If I was getting more tired, and accomplishing less with every given day, I had subconsciously classified it as a character failing, not a medical condition. The truth was, though, that it was only the strength of my character and the depth of my willpower that had allowed me to be as high-functioning as I was. Without those reserves to draw upon, sleep apnea would have destroyed me.

Now diagnosed, I was finally able to get treatment, in the form of a CPAP machine. This dandy little gadget is basically an air pump attached to a mask that keeps your airways pressurized, so they don’t collapse while you sleep. For a few decades, they looked something like Darth Vader’s snorkeling gear–loud and ungainly–which is why my father didn’t use his, but the new wave of CPAP machines are different. Super quiet, the smallest machines are scarcely larger than a paperback book; mine, still very portable, is the size of a toaster. The masks, too, have gotten more comfortable: some apnea sufferers can get away with wearing just a couple of small noseplugs at night. I’m not that lucky, but my mask–the AirFit F20, which has a lovely memory foam cushion–is extremely pleasant.

Thanks to my CPAP machine, I’ve gone from waking up 65 times per hour, to less than 1. It has literally changed my life. Because you know what’s better when you sleep soundly through the night? Everything.

You know what’s better when you sleep soundly through the night? Everything.

Before my CPAP, I was constantly overwhelmed and anxious. Every day was spent in tension, as I juggled my limited stores of mental and physical energy against the ever-growing pile of things that needed to be done. I hated myself; sometimes, I blew up, smashing my mouse angrily against my computer desk until it broke because of some small setback that, to my sleep-starved mind, seemed utterly insurmountable. But now, I wake up in the morning, refreshed. My depression and anxiety have vanished. Life no longer seems too much for me. I have plenty of energy to do what needs to be done, and if things don’t get done? I can accept it. I don’t hate myself for it. Oh, and my wife now gets to sleep soundly through the night too.

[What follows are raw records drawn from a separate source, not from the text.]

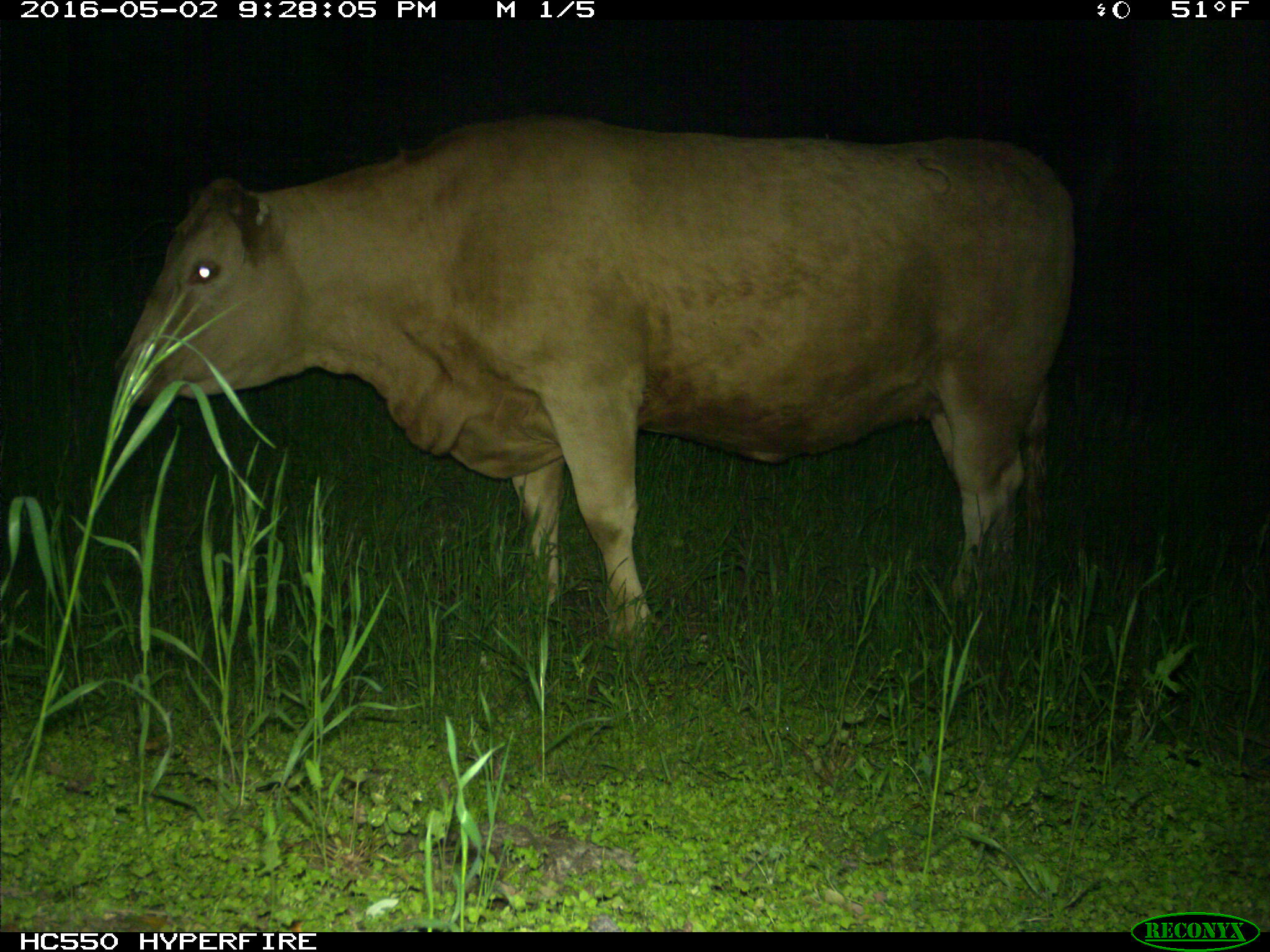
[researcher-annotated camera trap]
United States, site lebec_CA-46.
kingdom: Animalia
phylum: Chordata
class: Mammalia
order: Artiodactyla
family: Bovidae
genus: Bos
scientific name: Bos taurus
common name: domestic cow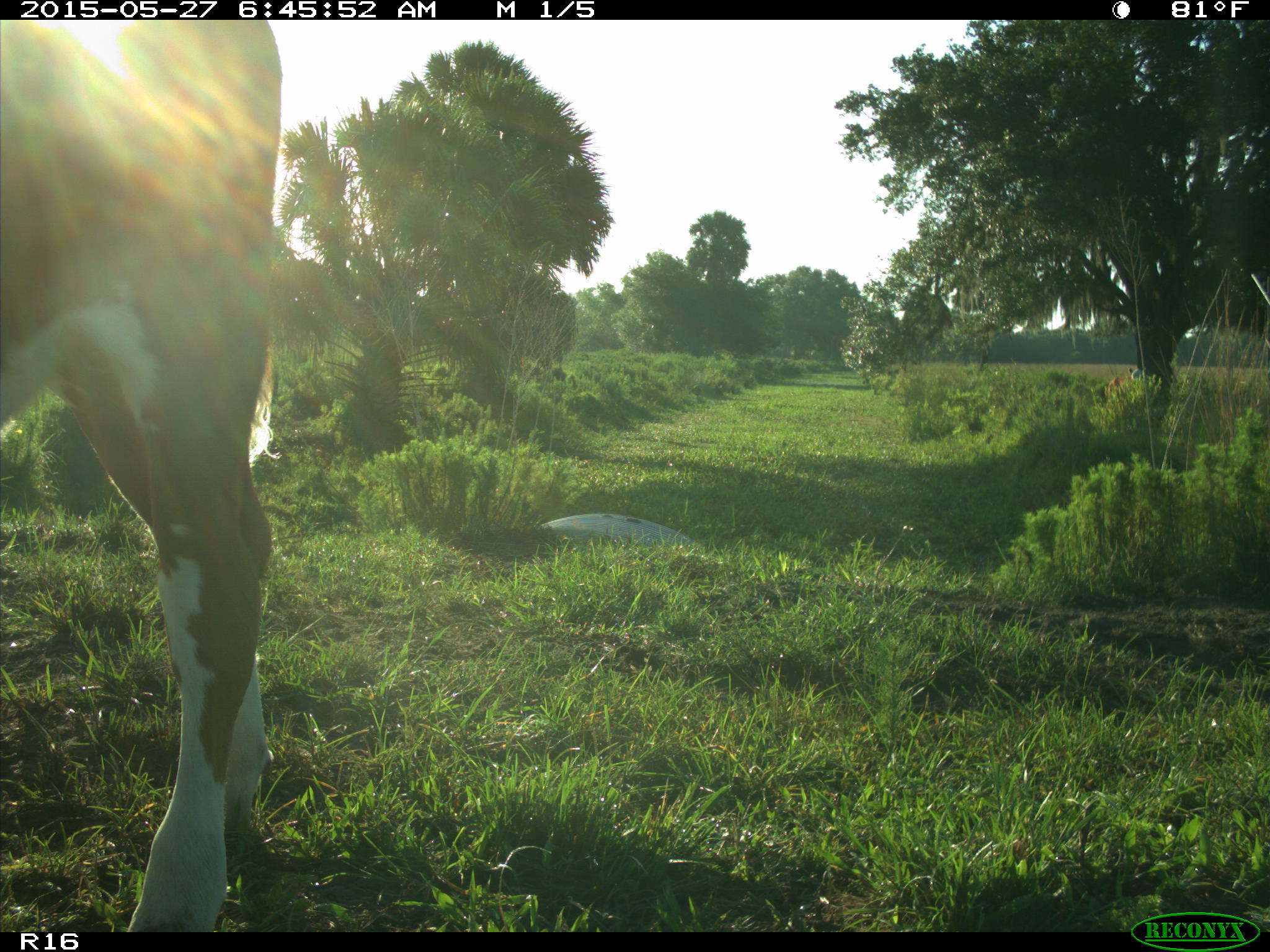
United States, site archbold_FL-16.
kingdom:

Imagine if there was one little thing you could do that would make everything in your life better. That’s what finding out I had sleep apnea was for me. I feel no shame about it, no stigma: managing sleep apnea is just another part of my life now. Like many conditions, the fact that I live with sleep apnea doesn’t make me weaker. It proves the strength of which I am capable. If you snore, get tested, no matter how you otherwise feel. A sleep apnea diagnosis can be the best thing that ever happened to you. It certainly was for me.